La présidente de la Commission de l’Union africaine, Mme Dlamini-Zuma, a elle-même pris la parole pour déplorer que l’Afrique ne soit pas encore capable de répondre à ses problèmes sécuritaires. Elle a demandé qu’il y ait une réflexion au sein de l’Union africaine et au sein des organisations régionales sur la nécessité de combler ces insuffisances.

Cette réflexion a bien eu lieu et il a été décidé de mettre sur pied la Capacité africaine de réponse immédiate aux crises (Caric) en attendant la création, prévue en 2015, de la Force africaine en attente (FAA). C’est une initiative sud-africaine. Une dizaine de pays se sont portés volontaires pour participer à cette future force africaine d’action rapide. L’idée est bonne, mais le passage aux actes tarde à venir.

Ce n’est apparemment pas une question de volonté politique. Les Africains manquent de moyens ?

En règle générale, les deux vont de pair. Quand on veut, on peut.
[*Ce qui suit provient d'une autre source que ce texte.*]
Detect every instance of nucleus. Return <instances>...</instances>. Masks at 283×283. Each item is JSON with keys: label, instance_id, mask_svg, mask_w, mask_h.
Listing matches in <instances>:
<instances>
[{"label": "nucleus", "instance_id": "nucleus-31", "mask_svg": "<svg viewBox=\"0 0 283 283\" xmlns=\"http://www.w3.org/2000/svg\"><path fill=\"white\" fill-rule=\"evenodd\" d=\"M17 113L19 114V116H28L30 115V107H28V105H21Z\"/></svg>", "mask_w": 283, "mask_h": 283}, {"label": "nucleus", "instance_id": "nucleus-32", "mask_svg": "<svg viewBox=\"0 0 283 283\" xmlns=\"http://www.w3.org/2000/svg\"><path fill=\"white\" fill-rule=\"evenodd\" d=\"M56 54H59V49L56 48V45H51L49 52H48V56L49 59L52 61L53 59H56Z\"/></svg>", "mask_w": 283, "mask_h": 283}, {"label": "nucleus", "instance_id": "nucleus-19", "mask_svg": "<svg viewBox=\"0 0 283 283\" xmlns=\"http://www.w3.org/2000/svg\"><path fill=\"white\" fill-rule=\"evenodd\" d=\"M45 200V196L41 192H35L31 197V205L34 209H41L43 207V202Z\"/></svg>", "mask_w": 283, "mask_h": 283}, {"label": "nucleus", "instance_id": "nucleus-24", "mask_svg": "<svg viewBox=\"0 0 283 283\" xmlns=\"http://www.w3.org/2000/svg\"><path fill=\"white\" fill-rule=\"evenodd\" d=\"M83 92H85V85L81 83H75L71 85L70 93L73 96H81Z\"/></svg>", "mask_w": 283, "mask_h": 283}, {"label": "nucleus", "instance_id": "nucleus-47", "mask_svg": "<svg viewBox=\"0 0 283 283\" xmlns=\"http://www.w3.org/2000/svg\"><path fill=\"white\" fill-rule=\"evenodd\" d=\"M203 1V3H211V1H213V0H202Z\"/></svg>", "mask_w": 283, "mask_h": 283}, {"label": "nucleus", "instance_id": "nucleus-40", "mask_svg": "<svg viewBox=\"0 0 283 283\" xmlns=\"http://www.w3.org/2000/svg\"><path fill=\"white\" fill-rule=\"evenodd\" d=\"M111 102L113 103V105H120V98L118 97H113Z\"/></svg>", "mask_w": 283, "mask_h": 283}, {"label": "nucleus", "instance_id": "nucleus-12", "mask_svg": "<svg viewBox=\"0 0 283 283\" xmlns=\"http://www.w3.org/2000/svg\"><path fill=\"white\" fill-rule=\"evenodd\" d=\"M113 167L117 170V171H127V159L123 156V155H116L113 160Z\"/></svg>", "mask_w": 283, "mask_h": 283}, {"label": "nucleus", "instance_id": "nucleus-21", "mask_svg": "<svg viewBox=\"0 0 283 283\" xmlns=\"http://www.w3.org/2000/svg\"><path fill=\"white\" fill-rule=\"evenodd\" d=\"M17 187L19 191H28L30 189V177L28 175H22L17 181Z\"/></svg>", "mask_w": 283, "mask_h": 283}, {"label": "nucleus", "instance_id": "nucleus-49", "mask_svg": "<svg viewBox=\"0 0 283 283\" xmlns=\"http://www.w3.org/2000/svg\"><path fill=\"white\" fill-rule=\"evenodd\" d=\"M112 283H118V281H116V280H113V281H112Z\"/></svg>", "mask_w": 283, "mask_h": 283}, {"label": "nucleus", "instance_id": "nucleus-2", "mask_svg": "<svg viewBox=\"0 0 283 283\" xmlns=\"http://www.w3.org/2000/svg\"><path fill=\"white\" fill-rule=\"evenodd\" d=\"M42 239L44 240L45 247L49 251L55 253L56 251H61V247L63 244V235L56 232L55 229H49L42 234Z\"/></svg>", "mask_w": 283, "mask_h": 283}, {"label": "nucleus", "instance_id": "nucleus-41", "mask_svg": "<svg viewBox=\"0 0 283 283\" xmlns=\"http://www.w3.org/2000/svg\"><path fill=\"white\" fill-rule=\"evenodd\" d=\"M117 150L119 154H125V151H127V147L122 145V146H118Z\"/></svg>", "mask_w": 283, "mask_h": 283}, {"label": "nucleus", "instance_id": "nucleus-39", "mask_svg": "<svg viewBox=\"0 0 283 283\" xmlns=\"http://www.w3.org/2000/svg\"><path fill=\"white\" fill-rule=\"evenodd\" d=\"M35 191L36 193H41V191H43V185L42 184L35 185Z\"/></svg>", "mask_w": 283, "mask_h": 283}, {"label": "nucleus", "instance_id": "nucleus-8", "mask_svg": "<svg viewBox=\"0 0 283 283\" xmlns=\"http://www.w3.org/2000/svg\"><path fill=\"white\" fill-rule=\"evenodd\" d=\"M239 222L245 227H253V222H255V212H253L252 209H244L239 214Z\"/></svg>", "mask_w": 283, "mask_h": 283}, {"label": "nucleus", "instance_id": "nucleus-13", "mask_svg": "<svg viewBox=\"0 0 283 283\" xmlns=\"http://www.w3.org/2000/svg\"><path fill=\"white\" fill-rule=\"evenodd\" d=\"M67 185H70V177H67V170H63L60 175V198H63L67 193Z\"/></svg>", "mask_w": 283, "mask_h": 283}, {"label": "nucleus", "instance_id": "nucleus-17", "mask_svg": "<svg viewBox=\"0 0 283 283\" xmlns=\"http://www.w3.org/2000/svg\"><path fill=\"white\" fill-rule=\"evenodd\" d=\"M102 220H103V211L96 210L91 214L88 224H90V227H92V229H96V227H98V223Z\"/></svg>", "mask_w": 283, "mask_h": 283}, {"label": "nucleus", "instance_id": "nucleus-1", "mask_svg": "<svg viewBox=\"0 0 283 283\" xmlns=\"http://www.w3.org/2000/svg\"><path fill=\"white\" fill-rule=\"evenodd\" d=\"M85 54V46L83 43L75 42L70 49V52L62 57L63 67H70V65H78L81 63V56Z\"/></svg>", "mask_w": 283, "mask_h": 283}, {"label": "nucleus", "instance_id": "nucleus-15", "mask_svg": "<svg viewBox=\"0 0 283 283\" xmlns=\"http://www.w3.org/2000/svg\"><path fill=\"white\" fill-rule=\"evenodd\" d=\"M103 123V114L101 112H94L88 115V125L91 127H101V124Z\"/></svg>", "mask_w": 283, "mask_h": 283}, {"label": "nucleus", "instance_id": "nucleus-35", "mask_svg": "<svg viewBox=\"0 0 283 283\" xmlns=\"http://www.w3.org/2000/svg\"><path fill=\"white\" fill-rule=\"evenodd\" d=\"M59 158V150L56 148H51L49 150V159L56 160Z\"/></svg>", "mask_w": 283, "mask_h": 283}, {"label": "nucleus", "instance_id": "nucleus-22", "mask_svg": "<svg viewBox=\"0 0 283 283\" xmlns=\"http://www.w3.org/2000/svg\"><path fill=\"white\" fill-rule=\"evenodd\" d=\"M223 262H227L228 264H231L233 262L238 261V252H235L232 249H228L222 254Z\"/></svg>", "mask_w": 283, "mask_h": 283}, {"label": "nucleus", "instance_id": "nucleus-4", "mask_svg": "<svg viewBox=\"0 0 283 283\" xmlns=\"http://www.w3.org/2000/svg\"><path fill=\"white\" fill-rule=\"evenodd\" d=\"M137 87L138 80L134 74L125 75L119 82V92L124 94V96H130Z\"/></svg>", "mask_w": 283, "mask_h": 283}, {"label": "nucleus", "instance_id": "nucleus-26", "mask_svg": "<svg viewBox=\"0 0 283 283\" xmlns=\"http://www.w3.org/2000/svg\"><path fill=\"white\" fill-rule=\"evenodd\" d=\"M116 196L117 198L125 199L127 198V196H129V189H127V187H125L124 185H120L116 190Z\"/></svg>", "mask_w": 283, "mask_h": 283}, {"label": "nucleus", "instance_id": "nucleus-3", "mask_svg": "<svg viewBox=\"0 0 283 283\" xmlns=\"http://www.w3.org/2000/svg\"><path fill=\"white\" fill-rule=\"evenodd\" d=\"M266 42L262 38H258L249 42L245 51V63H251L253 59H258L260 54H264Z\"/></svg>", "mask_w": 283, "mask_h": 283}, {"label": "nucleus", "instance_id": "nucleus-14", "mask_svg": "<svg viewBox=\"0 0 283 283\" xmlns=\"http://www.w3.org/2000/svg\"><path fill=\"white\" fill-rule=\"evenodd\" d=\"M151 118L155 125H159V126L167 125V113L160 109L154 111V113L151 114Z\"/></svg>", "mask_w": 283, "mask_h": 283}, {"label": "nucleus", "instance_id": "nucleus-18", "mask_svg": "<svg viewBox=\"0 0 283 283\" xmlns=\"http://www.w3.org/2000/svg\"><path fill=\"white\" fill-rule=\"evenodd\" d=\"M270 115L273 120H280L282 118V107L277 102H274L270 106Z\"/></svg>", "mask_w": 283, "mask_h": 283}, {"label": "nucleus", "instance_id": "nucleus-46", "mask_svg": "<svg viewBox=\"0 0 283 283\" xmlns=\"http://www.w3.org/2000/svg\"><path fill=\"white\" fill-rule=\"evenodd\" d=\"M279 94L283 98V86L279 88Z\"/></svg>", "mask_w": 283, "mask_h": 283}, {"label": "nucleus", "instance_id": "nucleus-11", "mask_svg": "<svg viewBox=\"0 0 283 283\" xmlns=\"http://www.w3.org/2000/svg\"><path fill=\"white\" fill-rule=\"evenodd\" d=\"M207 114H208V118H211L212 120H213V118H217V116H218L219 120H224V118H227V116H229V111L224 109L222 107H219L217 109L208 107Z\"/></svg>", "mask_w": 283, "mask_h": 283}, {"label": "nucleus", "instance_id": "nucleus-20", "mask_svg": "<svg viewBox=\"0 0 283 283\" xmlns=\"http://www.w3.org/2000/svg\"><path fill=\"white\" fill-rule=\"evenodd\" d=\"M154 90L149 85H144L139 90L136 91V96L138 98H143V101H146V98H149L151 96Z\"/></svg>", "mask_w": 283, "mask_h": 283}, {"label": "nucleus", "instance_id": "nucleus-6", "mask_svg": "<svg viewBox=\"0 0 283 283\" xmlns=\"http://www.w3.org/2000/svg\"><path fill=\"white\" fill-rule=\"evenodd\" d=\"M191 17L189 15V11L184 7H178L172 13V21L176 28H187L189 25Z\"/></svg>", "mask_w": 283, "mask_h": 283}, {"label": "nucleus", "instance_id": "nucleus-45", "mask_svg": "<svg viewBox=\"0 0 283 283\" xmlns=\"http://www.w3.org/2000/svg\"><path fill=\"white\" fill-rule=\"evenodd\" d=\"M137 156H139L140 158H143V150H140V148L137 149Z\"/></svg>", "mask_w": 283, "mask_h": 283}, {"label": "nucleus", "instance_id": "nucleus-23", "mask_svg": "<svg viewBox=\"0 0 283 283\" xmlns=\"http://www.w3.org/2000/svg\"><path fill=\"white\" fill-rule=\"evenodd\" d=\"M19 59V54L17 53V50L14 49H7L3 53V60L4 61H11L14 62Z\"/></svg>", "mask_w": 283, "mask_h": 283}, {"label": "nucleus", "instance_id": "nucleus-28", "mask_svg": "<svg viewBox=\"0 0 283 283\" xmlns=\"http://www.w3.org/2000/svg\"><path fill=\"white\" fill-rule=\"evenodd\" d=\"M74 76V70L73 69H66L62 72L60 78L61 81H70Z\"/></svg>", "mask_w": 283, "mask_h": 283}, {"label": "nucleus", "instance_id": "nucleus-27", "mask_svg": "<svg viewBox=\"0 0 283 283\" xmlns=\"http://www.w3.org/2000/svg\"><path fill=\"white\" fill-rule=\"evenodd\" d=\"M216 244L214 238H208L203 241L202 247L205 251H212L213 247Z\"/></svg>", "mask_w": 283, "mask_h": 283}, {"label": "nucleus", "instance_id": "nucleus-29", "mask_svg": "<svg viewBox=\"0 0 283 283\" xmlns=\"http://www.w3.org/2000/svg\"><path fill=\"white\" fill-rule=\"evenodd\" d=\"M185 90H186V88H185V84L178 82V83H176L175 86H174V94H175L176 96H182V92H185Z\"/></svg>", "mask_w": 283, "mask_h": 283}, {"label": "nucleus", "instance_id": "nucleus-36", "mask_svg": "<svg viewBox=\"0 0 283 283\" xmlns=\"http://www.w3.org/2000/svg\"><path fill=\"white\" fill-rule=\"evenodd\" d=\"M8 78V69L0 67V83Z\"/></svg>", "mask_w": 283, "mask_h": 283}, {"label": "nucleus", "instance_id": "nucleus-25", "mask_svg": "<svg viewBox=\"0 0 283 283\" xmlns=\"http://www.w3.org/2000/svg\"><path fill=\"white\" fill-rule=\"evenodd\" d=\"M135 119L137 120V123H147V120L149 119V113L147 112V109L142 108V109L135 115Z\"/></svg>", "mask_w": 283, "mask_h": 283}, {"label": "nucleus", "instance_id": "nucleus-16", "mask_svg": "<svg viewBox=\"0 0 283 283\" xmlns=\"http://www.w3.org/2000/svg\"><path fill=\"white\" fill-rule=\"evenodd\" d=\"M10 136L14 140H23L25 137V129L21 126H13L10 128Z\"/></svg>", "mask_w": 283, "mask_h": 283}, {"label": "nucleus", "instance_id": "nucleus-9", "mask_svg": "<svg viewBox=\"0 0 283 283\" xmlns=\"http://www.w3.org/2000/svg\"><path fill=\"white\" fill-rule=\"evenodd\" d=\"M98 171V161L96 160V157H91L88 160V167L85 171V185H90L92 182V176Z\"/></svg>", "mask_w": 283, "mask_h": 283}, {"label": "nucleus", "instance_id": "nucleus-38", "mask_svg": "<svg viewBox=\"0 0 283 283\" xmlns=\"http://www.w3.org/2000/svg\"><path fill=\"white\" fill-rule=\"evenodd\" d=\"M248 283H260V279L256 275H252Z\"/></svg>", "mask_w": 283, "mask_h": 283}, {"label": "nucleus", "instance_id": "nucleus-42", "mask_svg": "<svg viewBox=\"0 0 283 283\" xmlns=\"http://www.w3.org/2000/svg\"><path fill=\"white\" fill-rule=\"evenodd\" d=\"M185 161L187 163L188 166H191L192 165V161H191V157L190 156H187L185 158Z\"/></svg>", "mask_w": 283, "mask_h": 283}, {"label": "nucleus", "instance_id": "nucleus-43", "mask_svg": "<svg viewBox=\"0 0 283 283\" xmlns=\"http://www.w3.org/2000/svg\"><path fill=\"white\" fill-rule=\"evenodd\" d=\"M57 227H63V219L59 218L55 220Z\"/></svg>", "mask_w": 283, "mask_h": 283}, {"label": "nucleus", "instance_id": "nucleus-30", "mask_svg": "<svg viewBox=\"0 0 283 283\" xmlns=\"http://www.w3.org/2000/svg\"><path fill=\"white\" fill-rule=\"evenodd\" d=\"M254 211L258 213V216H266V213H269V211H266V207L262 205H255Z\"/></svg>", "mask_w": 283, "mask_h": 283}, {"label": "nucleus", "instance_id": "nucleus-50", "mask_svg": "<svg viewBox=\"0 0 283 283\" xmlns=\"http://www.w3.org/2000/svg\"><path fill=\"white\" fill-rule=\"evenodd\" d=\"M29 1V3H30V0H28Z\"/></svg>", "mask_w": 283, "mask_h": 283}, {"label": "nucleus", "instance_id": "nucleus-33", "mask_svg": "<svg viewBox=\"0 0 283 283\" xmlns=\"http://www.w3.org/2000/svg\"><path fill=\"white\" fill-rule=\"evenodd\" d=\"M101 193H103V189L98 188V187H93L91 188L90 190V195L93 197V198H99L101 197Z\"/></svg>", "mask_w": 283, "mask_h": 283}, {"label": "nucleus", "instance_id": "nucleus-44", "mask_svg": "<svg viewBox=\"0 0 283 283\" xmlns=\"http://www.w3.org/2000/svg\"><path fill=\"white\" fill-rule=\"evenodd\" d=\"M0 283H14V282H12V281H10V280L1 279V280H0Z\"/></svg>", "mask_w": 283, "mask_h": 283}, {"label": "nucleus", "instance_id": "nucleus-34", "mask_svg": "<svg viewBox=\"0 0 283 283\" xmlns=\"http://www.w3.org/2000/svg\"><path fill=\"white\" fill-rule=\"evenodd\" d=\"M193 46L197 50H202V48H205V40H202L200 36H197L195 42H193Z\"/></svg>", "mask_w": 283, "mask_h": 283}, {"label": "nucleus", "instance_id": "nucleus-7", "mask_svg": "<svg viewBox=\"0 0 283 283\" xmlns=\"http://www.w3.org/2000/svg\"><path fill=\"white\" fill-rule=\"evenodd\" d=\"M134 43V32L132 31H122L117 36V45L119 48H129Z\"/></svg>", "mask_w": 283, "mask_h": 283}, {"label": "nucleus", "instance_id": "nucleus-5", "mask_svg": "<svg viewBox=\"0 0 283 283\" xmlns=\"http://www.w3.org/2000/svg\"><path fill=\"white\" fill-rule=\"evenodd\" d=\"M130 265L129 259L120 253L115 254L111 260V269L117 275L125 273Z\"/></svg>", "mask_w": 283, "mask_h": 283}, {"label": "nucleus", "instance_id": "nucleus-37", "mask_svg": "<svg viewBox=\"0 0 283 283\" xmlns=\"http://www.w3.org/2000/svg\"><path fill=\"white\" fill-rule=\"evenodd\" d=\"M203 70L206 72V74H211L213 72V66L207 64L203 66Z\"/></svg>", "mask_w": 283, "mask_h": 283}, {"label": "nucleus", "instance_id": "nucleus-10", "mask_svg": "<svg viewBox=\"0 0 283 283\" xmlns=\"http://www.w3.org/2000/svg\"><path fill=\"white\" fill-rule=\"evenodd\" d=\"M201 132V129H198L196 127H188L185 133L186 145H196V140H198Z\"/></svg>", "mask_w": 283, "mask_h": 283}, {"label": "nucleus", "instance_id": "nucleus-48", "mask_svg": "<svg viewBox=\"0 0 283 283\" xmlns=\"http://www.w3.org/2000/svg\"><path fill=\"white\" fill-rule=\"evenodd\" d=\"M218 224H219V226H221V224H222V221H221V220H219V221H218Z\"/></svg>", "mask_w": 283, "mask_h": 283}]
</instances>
Le problème fondamental de l’Union africaine réside dans le fait que son budget est très largement dépendant des contributions d’acteurs qui ne sont pas africains. La question de financements africains pour les opérations de l’Union africaine se pose. On a confié à l’ancien président nigérian Obasanjo la mission de préparer un rapport sur ce problème pécuniaire récurrent.

Si les Africains ne contribuent pas, dans la mesure de leurs moyens, à la mise en place de l’architecture de paix et de sécurité dont le continent a urgemment besoin, cette architecture risque d’être assez largement artificielle. C’est une question qui sera sans doute abordée lors du sommet de l’Elysée.

En attendant, croyez-vous que l’intervention française en RCA puisse s’inscrire dans une posture du genre « hit and transfer », c’est-à-dire frapper et passer la responsabilité à d’autres forces, la Misca par exemple ?

Ce n’est pas ce qui s’est passé au Mali. C’était plutôt « hit and stay » (frapper et rester). En Centrafrique aussi, on risque d’avoir la même configuration. Sauf si les organisations internationales, en collaboration avec l’Union africaine, réussissent à mettre en place une force multilatérale. C’est d’ailleurs dans ce schéma que la France se propose d'intervenir en Centrafrique.